On 24/06/2018 15:46, Chris Angelico wrote:
On Sun, Jun 24, 2018 at 8:40 PM, Steven D'Aprano
<steve+comp.lang.pyt...@pearwood.info> wrote:
On Sun, 24 Jun 2018 11:18:37 +0100, Bart wrote:
I wonder why it is just me that constantly needs to justify his
existence in this group?
Because its just you who spends 90% of his time here complaining about
how Python does it wrong.
... and spends 95% of that time demonstrating his utter lack of
understanding of how Python does it at all. It's wrong even though you
don't understand how it actually works.
More like utter disbelief at how it works. Surely it cannot work like
that because it would be too inefficient?
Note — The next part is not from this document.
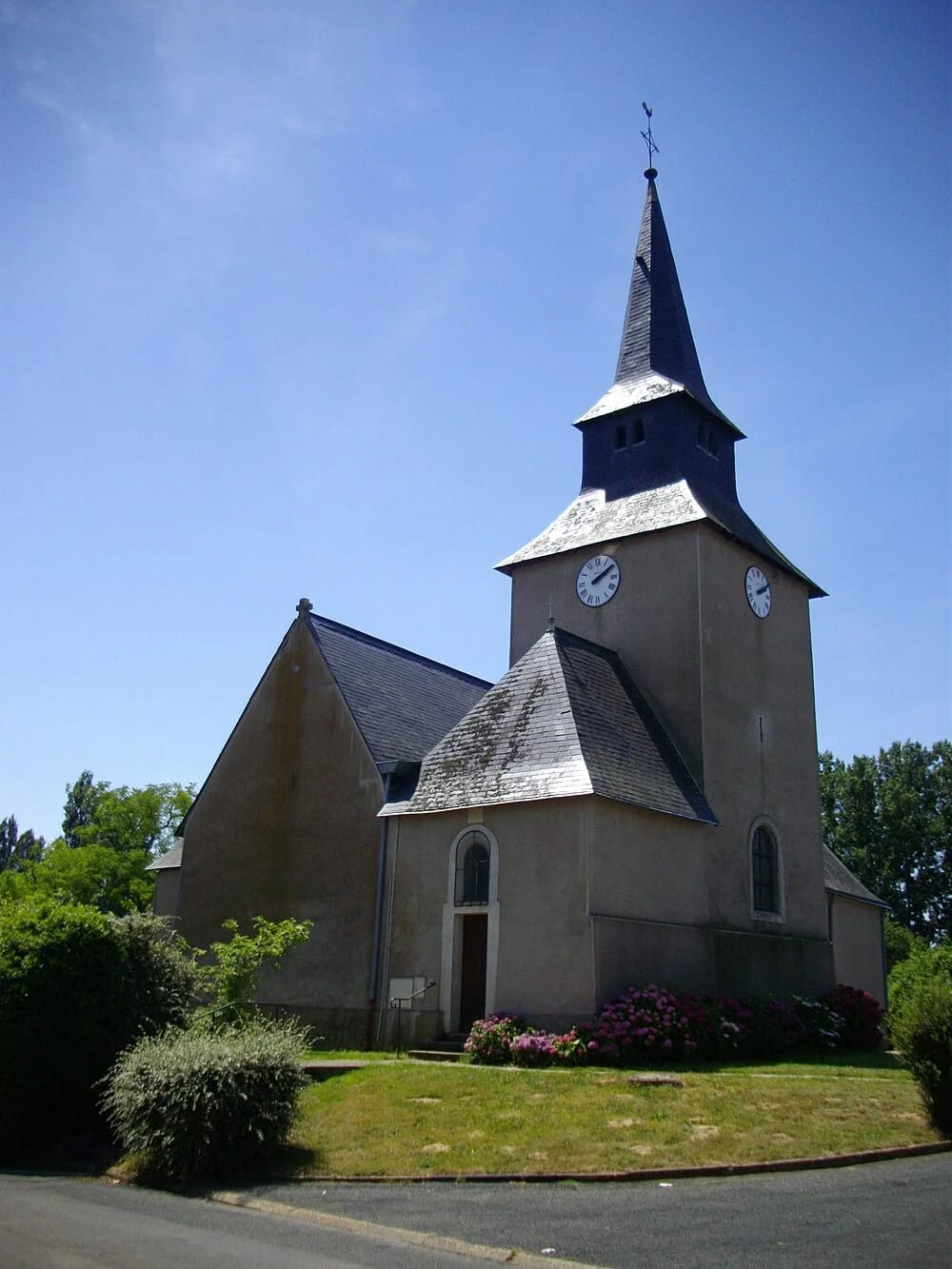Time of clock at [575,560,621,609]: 2:09
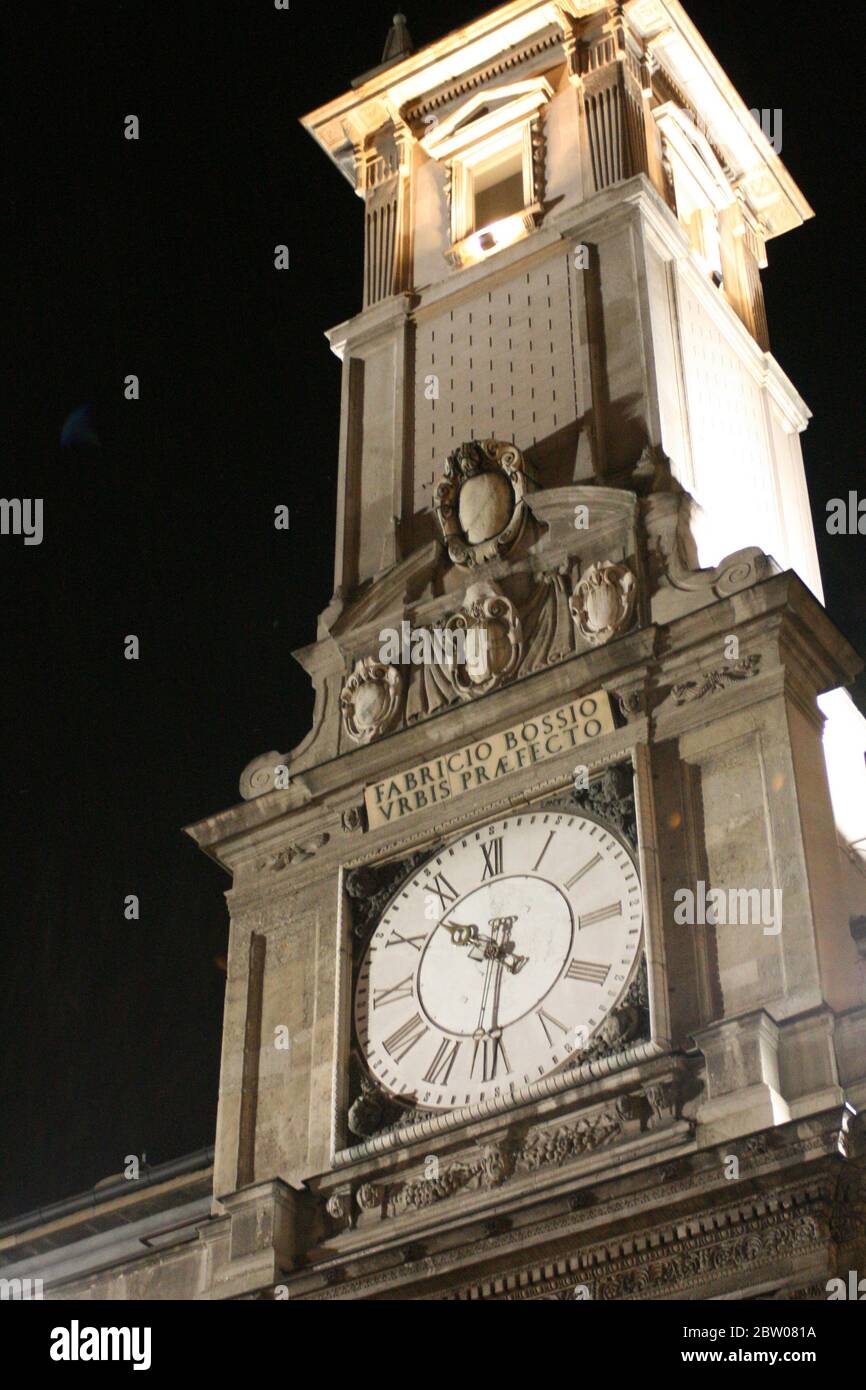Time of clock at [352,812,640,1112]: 10:31
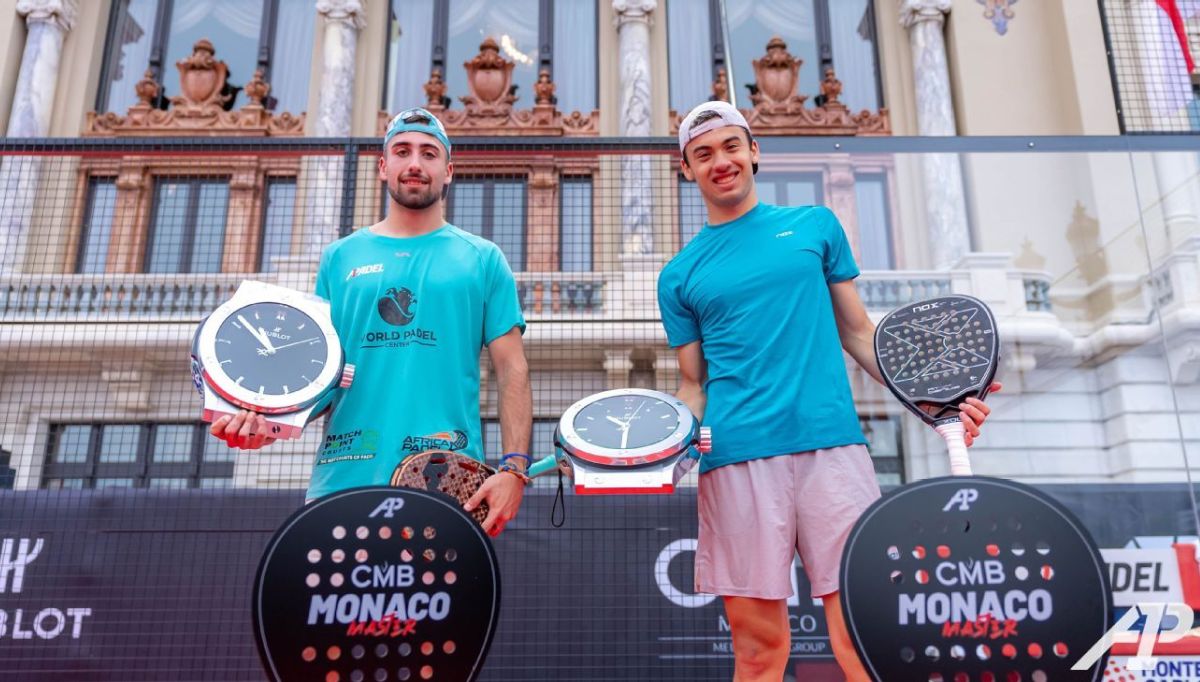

Apparently, yes it can...
And all to support extreme dynamism which is only really needed a tiny
proportion of the time (feel free to correct me).
I know I'm going to get flak for bringing this up this old issue, but
remember when you used to write a for-loop and it involved creating an
actual list of N integers from 0 to N-1 in order to iterate through
them? Crazy.
But that has long been fixed - or so I thought. When I wrote, today:
for i in range(100000000): pass # 100 million
on Python 2, it used up 1.8GB, up to the limit of my RAM, and it took
several minutes to regain control of my machine (and it never did
finish). You don't expect that in 2018 when executing a simple empty loop.
On Py 2 you have to use xrange for large ranges - that was the fix.
Somebody however must have had to gently and tactfully point out the
issue. I'm afraid I'm not very tactful.